SOURCE TEXT
Editor’s Note: This is the second part of an ongoing series which will take a deeper look at heroin in the Eastern Panhandle.
MARTINSBURG, W.Va. — After 40 years in the medical field, Berkeley Medical Center Director of Emergency Services John Wilty is still surprised by the number of heroin overdose cases being seen locally – and how many patients don’t seem to understand the toll associated with this kind of drug abuse.
While there’s somewhat of a “regionalism” to drug use, Wilty has no doubt that heroin seems to be the local drug of choice.
“When I was in Alexandria, Virginia, it was crack cocaine. And when I was in Cumberland, Maryland, it was more about people huffing inhalants – like paint thinner and even some bath salts, things that were real cheap – to get high. But it’s heroin here, and I see more heroin overdoses here than the other emergency rooms I’ve worked in the last 10 years,” Wilty said.
A registered nurse who’s spent about half of his career in critical care, Wilty, who has been in this area for three years, is also surprised by how frequently some heroin addicts frequent the hospital’s emergency room.

ASSIGNMENT
Copy out the full article on heroin overdoses in the Eastern Panhandle word for word. None of the items that follow the article is needed.

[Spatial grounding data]
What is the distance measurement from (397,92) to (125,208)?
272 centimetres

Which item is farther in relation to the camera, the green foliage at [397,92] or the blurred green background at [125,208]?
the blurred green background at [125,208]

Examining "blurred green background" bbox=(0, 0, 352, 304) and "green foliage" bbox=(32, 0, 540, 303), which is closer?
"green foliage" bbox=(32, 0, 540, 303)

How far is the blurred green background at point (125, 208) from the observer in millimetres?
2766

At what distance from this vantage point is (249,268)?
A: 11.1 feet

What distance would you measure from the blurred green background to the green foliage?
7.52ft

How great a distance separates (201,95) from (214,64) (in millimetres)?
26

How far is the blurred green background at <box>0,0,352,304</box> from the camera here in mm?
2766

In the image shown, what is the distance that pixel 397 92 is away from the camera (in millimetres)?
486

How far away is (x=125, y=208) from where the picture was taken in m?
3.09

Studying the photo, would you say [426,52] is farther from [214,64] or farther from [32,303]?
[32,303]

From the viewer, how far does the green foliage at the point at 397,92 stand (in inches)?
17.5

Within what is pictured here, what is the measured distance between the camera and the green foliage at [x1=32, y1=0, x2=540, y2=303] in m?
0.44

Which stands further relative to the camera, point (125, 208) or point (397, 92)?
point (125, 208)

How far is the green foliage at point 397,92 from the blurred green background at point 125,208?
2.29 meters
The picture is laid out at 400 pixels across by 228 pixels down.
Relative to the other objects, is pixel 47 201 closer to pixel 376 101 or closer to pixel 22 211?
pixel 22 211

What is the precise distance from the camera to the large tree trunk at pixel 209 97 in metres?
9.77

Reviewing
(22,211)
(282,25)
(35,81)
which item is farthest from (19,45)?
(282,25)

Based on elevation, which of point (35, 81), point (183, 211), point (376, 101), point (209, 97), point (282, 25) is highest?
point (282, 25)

SOLUTION TO THIS EXERCISE
Editor’s Note: This is the second part of an ongoing series which will take a deeper look at heroin in the Eastern Panhandle.
MARTINSBURG, W.Va. — After 40 years in the medical field, Berkeley Medical Center Director of Emergency Services John Wilty is still surprised by the number of heroin overdose cases being seen locally – and how many patients don’t seem to understand the toll associated with this kind of drug abuse.
While there’s somewhat of a “regionalism” to drug use, Wilty has no doubt that heroin seems to be the local drug of choice.
“When I was in Alexandria, Virginia, it was crack cocaine. And when I was in Cumberland, Maryland, it was more about people huffing inhalants – like paint thinner and even some bath salts, things that were real cheap – to get high. But it’s heroin here, and I see more heroin overdoses here than the other emergency rooms I’ve worked in the last 10 years,” Wilty said.
A registered nurse who’s spent about half of his career in critical care, Wilty, who has been in this area for three years, is also surprised by how frequently some heroin addicts frequent the hospital’s emergency room.